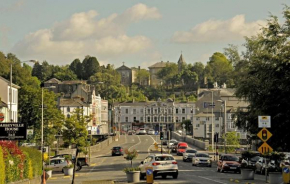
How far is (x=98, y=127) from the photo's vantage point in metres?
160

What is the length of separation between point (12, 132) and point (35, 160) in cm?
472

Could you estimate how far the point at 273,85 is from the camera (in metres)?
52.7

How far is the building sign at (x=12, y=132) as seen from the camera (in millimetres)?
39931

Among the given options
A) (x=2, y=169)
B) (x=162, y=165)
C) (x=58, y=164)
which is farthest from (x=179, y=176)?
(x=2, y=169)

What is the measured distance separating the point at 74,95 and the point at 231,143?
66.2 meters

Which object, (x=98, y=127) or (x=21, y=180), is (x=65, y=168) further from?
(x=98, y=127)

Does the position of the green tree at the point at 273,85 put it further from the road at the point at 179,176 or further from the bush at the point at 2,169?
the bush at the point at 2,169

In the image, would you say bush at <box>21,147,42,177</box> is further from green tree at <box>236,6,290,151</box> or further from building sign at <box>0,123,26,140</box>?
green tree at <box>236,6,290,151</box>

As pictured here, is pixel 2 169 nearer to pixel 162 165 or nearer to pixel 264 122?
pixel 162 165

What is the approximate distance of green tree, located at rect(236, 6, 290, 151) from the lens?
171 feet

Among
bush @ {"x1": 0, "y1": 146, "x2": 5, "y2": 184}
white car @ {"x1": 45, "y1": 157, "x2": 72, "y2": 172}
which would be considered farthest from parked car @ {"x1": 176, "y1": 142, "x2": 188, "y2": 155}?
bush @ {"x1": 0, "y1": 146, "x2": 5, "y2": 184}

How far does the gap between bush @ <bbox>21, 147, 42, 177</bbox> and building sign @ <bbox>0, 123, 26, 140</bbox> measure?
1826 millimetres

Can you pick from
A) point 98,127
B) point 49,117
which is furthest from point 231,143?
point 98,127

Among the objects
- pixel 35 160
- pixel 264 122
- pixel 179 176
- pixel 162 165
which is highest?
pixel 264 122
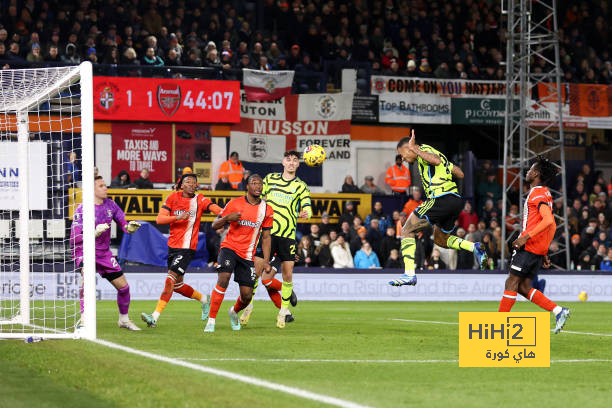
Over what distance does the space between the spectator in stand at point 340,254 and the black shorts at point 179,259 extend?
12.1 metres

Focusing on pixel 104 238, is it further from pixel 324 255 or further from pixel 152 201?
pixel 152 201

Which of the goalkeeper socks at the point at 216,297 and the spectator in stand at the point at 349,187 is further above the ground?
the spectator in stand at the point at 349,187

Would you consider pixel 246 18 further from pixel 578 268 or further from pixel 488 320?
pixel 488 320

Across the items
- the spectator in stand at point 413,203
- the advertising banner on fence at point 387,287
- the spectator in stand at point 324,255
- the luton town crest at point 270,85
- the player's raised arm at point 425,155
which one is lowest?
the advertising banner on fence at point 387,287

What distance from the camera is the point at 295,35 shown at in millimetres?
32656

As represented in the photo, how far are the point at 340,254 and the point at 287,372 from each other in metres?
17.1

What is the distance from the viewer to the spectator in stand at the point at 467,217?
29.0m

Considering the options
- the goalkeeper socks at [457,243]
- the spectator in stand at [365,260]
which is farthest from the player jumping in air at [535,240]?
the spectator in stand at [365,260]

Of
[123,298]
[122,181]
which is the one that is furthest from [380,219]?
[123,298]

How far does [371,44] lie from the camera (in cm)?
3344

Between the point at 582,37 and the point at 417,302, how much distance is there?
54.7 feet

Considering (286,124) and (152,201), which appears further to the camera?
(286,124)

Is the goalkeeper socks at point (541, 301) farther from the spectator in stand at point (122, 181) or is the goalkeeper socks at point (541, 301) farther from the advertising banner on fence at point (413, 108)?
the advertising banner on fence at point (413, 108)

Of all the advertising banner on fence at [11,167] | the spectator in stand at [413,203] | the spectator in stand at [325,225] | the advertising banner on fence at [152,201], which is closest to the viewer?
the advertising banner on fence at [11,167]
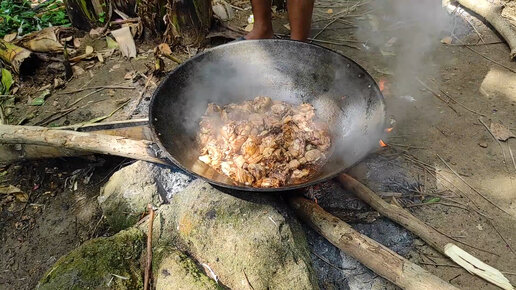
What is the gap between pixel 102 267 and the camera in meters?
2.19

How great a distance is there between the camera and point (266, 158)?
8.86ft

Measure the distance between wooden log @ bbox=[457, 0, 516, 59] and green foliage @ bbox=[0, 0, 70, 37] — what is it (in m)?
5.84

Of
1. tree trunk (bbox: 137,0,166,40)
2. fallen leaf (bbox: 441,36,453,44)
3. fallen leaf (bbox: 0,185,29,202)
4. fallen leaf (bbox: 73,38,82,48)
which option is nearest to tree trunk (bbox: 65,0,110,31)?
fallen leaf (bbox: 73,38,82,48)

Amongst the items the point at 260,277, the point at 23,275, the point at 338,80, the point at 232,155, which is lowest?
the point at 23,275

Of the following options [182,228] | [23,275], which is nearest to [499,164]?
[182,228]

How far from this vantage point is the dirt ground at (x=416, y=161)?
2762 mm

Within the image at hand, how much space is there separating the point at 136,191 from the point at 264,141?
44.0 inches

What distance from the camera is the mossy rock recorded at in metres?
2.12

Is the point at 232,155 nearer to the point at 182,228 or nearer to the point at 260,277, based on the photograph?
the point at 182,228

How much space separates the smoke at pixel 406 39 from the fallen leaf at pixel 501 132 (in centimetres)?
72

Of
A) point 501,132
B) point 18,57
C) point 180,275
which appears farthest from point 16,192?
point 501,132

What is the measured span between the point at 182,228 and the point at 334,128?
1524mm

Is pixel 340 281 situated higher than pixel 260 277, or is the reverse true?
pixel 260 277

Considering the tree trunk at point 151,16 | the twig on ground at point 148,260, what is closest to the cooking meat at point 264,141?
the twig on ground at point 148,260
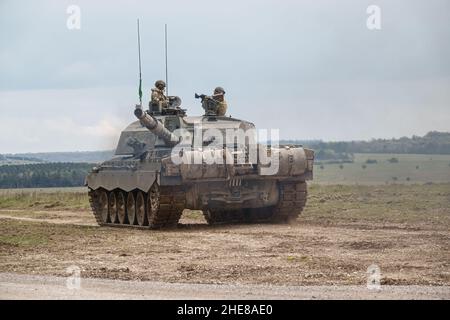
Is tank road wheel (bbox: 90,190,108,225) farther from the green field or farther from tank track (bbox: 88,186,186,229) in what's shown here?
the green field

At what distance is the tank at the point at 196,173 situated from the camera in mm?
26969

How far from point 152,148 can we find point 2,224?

*SHORT PROBLEM*. Quote the records above exactly, leaving out any pictures.

*EXERCISE SOLUTION*.
How far is (x=98, y=127) from the photo's vantage point in metres?
160

What is the length of separation between point (12, 132) and point (35, 160) in cm?
472

Could you estimate how far the point at 273,85 is from the camera (in metres)?
52.7

How far is the building sign at (x=12, y=132) as seen from the camera (in millimetres)?
39931

Among the given options
A) (x=2, y=169)
B) (x=162, y=165)
C) (x=58, y=164)
which is farthest from (x=179, y=176)?
(x=2, y=169)

What is the measured distance separating the point at 74,95 and the point at 231,143?
66.2 meters

Which object, (x=98, y=127) or (x=21, y=180), is (x=65, y=168) further from?
(x=98, y=127)

Does the position of the green tree at the point at 273,85 put it further from the road at the point at 179,176 or further from the bush at the point at 2,169?
the bush at the point at 2,169

In the image, would you say bush at <box>21,147,42,177</box> is further from green tree at <box>236,6,290,151</box> or further from building sign at <box>0,123,26,140</box>?
green tree at <box>236,6,290,151</box>

As pictured here, is pixel 2 169 nearer to pixel 162 165 or nearer to pixel 264 122?
pixel 162 165

What is the approximate distance of green tree, located at rect(236, 6, 290, 151) from the lens?
171 feet

Among
bush @ {"x1": 0, "y1": 146, "x2": 5, "y2": 184}
white car @ {"x1": 45, "y1": 157, "x2": 72, "y2": 172}
which would be considered farthest from parked car @ {"x1": 176, "y1": 142, "x2": 188, "y2": 155}?
bush @ {"x1": 0, "y1": 146, "x2": 5, "y2": 184}

How far does the gap between bush @ <bbox>21, 147, 42, 177</bbox> and building sign @ <bbox>0, 123, 26, 140</bbox> measure?
1826 millimetres

Can you pick from
A) point 98,127
B) point 49,117
which is furthest from point 231,143?
point 98,127

Among the objects
- pixel 35 160
- pixel 264 122
- pixel 179 176
- pixel 162 165
which is highest?
pixel 264 122
Over what distance does the space between the spectator in stand at point 340,254 and the black shorts at point 179,259 extend?
12.1 metres

Focusing on pixel 104 238, is it further from pixel 324 255 or further from pixel 152 201?
pixel 152 201

Which of the goalkeeper socks at the point at 216,297 and the spectator in stand at the point at 349,187 is further above the ground?
the spectator in stand at the point at 349,187

Would you consider pixel 246 18 further from pixel 578 268 or further from pixel 488 320?
pixel 488 320

Across the items
- the spectator in stand at point 413,203
- the advertising banner on fence at point 387,287
- the spectator in stand at point 324,255
- the luton town crest at point 270,85
- the player's raised arm at point 425,155
which one is lowest?
the advertising banner on fence at point 387,287

What distance from the camera is the point at 295,35 shown at in millimetres?
32656

As represented in the photo, how far are the point at 340,254 and the point at 287,372 from each other in metres?
17.1

What is the distance from the viewer to the spectator in stand at the point at 467,217?
29.0m

Considering the options
- the goalkeeper socks at [457,243]
- the spectator in stand at [365,260]
which is farthest from the player jumping in air at [535,240]?
the spectator in stand at [365,260]

Of
[123,298]
[122,181]
which is the one that is furthest from [380,219]?
[123,298]

How far does [371,44] lie from the camera (in cm)?
3344

Between the point at 582,37 and the point at 417,302, how much distance is there?
54.7 feet

Considering (286,124) and (152,201), which appears further to the camera?
(286,124)

Is the goalkeeper socks at point (541, 301) farther from the spectator in stand at point (122, 181) or is the goalkeeper socks at point (541, 301) farther from the advertising banner on fence at point (413, 108)?
the advertising banner on fence at point (413, 108)

Of all the advertising banner on fence at [11,167] | the spectator in stand at [413,203] | the spectator in stand at [325,225] | the advertising banner on fence at [152,201], which is closest to the viewer?
the advertising banner on fence at [11,167]
What is the gap between pixel 102 267 and the camera in meters?
2.19

How great a distance is there between the camera and point (266, 158)?
8.86ft

Measure the distance between wooden log @ bbox=[457, 0, 516, 59] and green foliage @ bbox=[0, 0, 70, 37] — what is it (in m)?
5.84

Of
1. tree trunk (bbox: 137,0,166,40)
2. fallen leaf (bbox: 441,36,453,44)
3. fallen leaf (bbox: 0,185,29,202)
4. fallen leaf (bbox: 73,38,82,48)
which option is nearest to tree trunk (bbox: 65,0,110,31)?
fallen leaf (bbox: 73,38,82,48)

Amongst the items the point at 260,277, the point at 23,275, the point at 338,80, the point at 232,155, which is lowest?
the point at 23,275

Of the following options [182,228] | [23,275], which is nearest to [499,164]?
[182,228]

How far from this vantage point is the dirt ground at (x=416, y=161)?
2762 mm

Within the image at hand, how much space is there separating the point at 136,191 from the point at 264,141?
44.0 inches

What distance from the camera is the mossy rock recorded at in metres?
2.12

Is the point at 232,155 nearer to the point at 182,228 or nearer to the point at 260,277, based on the photograph?
the point at 182,228

How much space separates the smoke at pixel 406 39 from the fallen leaf at pixel 501 132 (in centimetres)?
72

Of
A) point 501,132
B) point 18,57
C) point 180,275
which appears farthest from point 16,192?
point 501,132

What is the measured span between the point at 182,228 and the point at 334,128?
1524mm

Is pixel 340 281 situated higher than pixel 260 277, or is the reverse true?
pixel 260 277

Considering the tree trunk at point 151,16 | the twig on ground at point 148,260, what is closest to the cooking meat at point 264,141?
the twig on ground at point 148,260
Is tank road wheel (bbox: 90,190,108,225) farther from the green field or farther from tank track (bbox: 88,186,186,229) in what's shown here?
the green field

At what distance is the tank at the point at 196,173 situated from the camera in mm?
26969

How far from point 152,148 can we find point 2,224?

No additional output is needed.